- **What to produce**:
Write out the entries word for word, starting at their first line and ending with the line that contains "5. white snowfield, bbox=0 214 72 247", both ends included.

- **Data entries**:
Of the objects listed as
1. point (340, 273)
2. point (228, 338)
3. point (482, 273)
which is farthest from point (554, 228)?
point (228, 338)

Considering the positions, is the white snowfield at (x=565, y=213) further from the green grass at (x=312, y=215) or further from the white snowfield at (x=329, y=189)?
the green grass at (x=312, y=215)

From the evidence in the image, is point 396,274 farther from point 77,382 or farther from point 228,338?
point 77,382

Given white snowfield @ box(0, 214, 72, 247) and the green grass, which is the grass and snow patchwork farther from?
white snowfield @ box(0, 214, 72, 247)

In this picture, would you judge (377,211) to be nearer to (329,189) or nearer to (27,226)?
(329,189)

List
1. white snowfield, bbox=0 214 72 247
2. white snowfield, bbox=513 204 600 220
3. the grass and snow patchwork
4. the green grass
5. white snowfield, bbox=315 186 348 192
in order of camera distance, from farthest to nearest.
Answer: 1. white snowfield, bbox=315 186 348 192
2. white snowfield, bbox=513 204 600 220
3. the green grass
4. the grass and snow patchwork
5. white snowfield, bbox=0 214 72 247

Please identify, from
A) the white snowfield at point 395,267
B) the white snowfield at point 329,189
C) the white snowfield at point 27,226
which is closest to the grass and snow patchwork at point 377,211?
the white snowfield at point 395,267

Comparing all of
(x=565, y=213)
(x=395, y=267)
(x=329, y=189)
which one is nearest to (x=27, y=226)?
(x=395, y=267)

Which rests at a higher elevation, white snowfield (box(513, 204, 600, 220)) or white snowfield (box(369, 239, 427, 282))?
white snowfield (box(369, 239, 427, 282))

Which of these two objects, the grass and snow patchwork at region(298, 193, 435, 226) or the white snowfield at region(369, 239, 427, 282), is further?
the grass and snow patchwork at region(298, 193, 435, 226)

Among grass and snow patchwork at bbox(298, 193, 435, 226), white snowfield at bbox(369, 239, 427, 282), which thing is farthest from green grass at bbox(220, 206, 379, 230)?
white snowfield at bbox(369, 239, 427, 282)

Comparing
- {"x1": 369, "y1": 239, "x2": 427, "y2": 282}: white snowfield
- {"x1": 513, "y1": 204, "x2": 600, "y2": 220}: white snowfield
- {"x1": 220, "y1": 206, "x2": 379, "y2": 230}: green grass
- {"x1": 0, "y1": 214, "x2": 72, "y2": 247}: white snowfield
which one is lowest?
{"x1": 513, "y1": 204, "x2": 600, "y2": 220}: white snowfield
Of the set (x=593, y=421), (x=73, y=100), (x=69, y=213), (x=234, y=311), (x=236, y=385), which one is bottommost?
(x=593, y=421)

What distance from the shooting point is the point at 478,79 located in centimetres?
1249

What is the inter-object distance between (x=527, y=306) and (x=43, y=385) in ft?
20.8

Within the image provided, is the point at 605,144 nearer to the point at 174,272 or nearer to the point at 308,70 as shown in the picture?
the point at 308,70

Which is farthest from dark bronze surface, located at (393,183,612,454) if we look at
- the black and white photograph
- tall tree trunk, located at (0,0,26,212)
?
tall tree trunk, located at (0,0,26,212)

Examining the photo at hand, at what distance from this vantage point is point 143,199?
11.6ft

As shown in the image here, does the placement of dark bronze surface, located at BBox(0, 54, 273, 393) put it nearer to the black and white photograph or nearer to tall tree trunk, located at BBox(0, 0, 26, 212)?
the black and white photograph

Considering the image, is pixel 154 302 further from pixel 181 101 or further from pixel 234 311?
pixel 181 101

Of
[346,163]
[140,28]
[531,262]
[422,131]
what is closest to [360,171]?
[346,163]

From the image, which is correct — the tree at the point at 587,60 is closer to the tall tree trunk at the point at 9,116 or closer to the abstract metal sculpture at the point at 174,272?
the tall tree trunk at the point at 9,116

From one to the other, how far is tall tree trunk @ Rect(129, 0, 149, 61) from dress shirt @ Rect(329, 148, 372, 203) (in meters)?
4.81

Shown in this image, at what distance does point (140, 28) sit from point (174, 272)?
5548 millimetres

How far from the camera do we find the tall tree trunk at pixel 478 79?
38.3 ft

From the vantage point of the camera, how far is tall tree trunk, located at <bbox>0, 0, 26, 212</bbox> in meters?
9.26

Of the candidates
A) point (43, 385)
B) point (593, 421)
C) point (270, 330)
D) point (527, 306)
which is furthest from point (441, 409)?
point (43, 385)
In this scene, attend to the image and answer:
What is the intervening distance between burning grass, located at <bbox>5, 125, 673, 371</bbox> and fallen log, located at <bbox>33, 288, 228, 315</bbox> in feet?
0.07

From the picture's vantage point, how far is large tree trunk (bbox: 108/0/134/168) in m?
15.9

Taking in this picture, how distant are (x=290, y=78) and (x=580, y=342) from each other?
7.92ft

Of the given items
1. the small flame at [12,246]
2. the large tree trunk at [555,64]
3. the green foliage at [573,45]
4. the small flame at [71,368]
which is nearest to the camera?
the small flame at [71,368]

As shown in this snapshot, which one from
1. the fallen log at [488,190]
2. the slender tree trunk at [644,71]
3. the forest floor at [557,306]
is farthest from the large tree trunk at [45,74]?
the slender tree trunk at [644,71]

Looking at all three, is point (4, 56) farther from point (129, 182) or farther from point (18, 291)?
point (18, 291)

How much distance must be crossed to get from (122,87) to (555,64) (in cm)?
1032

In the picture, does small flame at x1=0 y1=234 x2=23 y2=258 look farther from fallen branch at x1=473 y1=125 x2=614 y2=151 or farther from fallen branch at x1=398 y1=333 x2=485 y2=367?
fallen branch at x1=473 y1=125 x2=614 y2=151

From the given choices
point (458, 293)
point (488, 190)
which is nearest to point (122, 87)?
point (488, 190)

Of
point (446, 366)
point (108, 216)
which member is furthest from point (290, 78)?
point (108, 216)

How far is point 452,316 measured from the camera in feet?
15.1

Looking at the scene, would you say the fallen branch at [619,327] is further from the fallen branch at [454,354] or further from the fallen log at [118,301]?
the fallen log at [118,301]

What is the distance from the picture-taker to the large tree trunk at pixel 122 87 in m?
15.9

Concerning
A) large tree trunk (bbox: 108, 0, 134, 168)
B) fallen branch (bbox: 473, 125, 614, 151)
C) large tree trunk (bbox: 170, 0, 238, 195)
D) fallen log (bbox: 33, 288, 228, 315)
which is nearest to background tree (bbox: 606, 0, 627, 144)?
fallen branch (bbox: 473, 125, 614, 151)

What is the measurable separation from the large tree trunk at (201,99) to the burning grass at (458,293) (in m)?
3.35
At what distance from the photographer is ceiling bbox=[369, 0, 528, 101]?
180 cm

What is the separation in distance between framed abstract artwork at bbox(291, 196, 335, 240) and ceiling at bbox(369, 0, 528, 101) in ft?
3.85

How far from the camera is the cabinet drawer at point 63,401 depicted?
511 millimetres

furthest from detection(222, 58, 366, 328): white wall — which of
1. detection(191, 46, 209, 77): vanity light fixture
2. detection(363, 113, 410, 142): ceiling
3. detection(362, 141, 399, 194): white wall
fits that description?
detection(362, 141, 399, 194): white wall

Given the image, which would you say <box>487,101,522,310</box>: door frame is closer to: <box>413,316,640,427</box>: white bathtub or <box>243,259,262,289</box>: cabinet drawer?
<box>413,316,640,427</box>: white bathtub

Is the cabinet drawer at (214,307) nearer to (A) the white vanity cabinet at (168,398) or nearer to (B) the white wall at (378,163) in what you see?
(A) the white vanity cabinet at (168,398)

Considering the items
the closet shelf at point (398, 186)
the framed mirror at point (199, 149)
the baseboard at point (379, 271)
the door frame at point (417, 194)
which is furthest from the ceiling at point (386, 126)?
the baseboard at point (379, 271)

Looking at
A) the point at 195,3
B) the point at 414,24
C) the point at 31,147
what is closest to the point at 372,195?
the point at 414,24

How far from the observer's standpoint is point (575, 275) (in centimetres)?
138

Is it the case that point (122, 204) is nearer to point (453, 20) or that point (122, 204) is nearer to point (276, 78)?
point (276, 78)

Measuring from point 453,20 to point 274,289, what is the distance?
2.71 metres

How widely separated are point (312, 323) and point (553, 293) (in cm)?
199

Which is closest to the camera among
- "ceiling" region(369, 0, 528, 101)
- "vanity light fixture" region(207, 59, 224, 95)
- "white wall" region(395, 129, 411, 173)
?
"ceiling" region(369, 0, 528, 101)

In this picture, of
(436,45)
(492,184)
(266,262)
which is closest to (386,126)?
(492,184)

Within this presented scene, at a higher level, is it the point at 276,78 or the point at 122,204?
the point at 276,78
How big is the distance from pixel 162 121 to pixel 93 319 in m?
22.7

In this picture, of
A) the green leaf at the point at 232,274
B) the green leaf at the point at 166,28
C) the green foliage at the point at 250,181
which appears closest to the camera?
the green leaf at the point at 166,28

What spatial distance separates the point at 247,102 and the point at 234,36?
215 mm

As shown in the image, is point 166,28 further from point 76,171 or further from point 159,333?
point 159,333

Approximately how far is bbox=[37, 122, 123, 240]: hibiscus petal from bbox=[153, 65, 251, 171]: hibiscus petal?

- **Output**:
Of the objects listed as
1. point (340, 273)
2. point (228, 338)
3. point (482, 273)
which is farthest from point (554, 228)?
point (228, 338)

Considering the positions, is the white snowfield at (x=565, y=213) further from the green grass at (x=312, y=215) or further from the white snowfield at (x=329, y=189)?
the green grass at (x=312, y=215)

From the evidence in the image, is point 396,274 farther from point 77,382 or farther from point 228,338?
point 77,382

Given white snowfield @ box(0, 214, 72, 247) and the green grass, which is the grass and snow patchwork farther from?
white snowfield @ box(0, 214, 72, 247)

In this picture, would you judge (377,211) to be nearer to (329,189) or nearer to (27,226)?
(329,189)

List
1. white snowfield, bbox=0 214 72 247
2. white snowfield, bbox=513 204 600 220
3. the grass and snow patchwork
4. the green grass
5. white snowfield, bbox=315 186 348 192
in order of camera distance, from farthest to nearest.
Answer: 1. white snowfield, bbox=315 186 348 192
2. white snowfield, bbox=513 204 600 220
3. the green grass
4. the grass and snow patchwork
5. white snowfield, bbox=0 214 72 247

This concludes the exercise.